Looking at contemporary version control systems in more detail one could be inspired to provide a database solution for the long or interactive transaction problem. In fact, every user that works with the version control system obtains his own working copy and starts working on that. When the user has finished he commits his work to the repository as an atomic operation or transaction. These transactions typically take a long time to complete, especially when compared to current database transactions. As these transactions take a long time a version control system needs to provide a system to provide concurrent modifications to the repository. Traditionally these systems provided a locking protocol so users would have to lock every file before they could start editing on it. However, this method has the obvious problems associated with locking. The current solution is to allow every user to modify whatever they want and at commit time it is checked whether these changes can be applied to the repository without a conflict. If another user has committed changes in the meanwhile the user would first have to update his working copy with those intermediate changes and possibly merge those changes with his own to resolve conflicts.

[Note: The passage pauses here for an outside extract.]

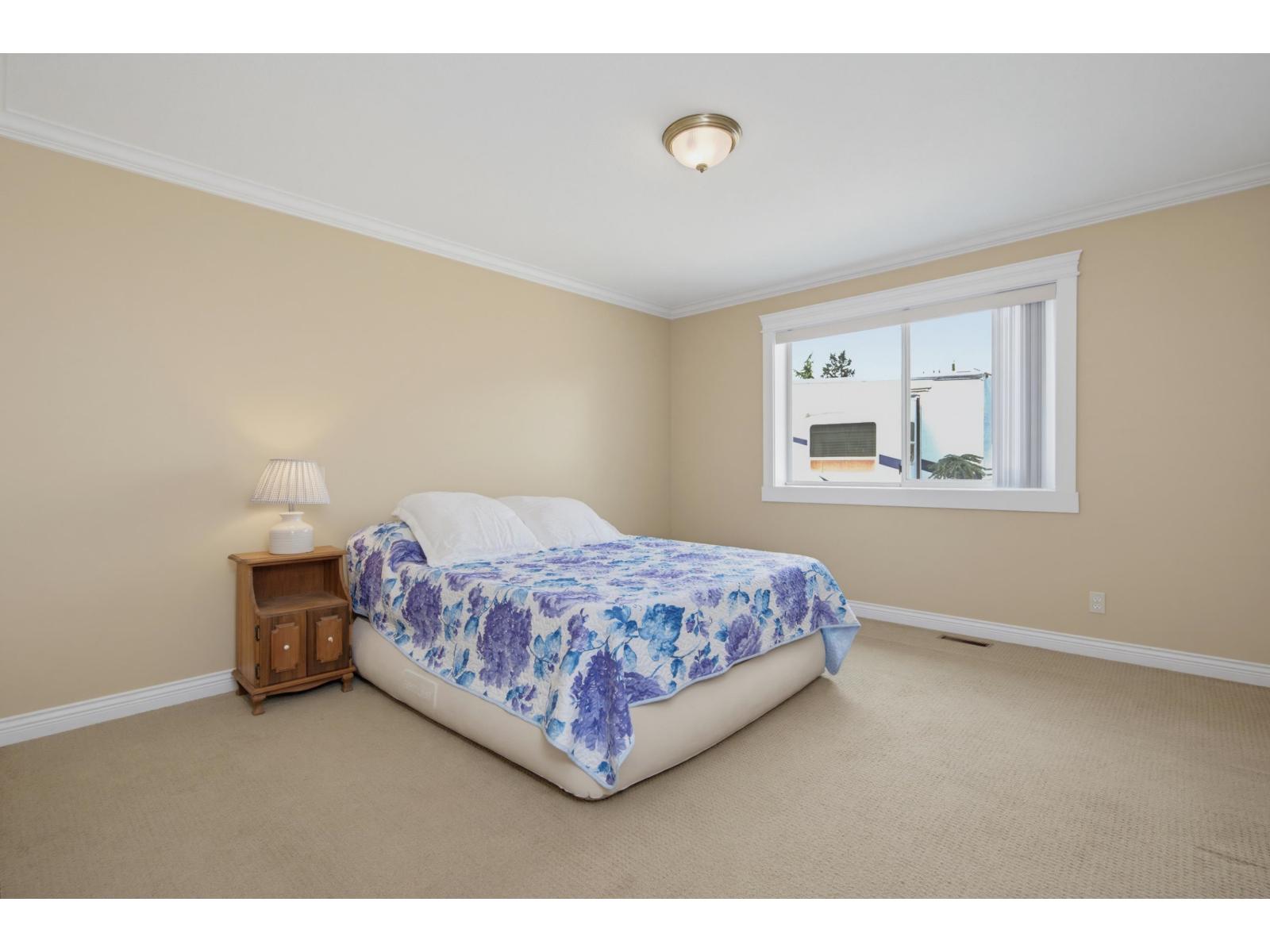 16407 11a Avenue Property Photo 22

The above update-merge-commit method seems like a great way to serialize database transactions if the update-merge actions are feasible in a database context. What makes it great is that short transactions automatically take precedence over longer transactions and the possible conflicts that arise are the responsibility of the longer transaction to solve. This seems only fair. Please note that this way of transaction ordering is different from traditional systems in which often the transaction that first started takes precedence (in a locking scheme) or the transaction that first read or writes a record takes precedence (in a timestamp ordering scheme). Both traditional transaction ordering methods allow a long transaction to disrupt the flow of the more important and short lived transactions.